── INPUT RECORDS ──

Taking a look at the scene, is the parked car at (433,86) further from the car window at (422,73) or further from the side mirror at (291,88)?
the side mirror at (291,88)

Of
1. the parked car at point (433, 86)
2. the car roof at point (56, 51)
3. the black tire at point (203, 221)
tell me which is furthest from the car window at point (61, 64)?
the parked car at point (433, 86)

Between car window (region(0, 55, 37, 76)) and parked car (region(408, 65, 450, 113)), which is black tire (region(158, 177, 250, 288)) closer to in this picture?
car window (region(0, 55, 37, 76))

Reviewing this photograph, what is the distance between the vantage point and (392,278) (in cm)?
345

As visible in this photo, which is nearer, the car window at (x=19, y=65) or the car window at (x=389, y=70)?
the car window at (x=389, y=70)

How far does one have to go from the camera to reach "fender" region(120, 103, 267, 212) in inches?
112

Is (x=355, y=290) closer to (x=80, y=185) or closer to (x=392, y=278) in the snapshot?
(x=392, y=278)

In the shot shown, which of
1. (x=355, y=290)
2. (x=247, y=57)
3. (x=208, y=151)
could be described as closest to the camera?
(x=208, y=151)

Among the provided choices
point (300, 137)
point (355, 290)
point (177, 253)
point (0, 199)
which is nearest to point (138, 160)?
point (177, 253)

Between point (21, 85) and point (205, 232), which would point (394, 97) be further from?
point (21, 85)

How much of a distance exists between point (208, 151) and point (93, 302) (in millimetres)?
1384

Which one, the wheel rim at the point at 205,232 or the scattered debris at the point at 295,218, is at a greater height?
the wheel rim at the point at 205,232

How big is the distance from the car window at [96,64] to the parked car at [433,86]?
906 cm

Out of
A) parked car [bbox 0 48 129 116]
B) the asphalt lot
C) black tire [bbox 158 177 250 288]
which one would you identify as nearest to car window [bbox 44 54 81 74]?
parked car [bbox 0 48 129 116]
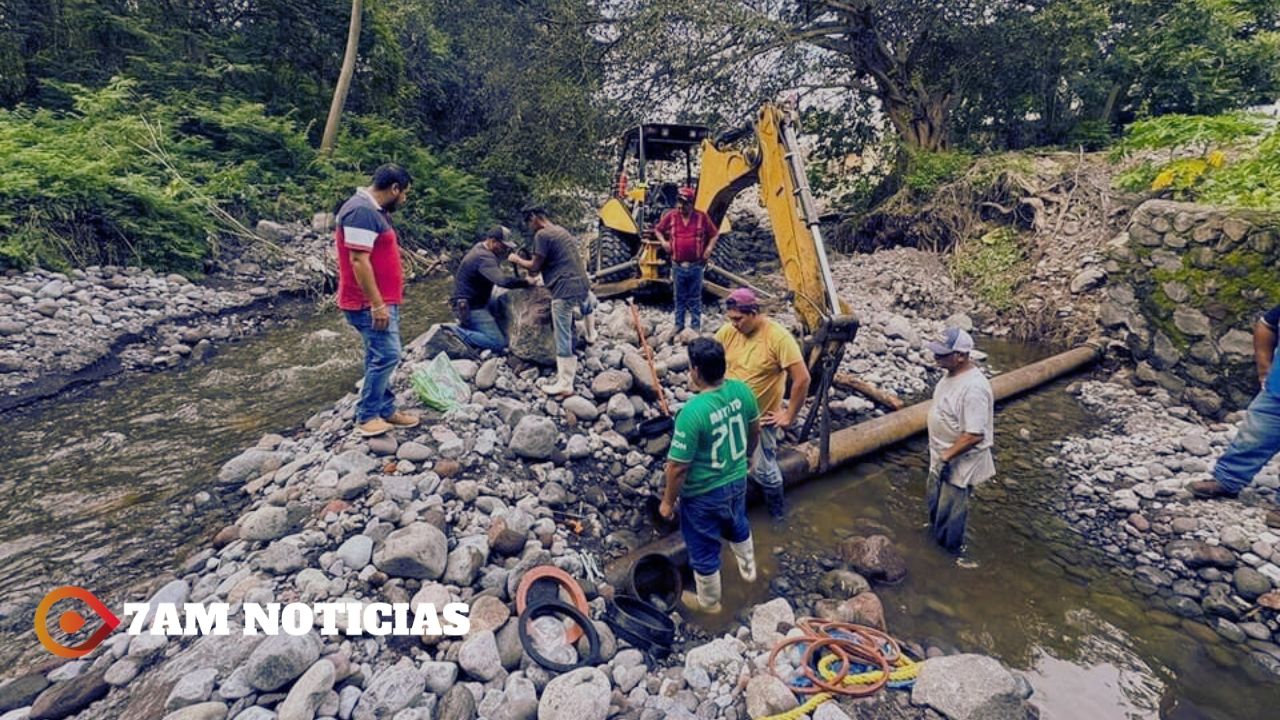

───

TO DO:
Copy out every line of the items above that contains the string "this", counting only matches with the same case.

THE REPLY:
Between car window (region(0, 55, 37, 76)) and parked car (region(408, 65, 450, 113)), which is black tire (region(158, 177, 250, 288)) closer to in this picture?
Reviewing this photograph, what is the distance between the vantage point and (392,278) (in cm)?
As visible in this photo, which is nearer, the car window at (x=19, y=65) or the car window at (x=389, y=70)?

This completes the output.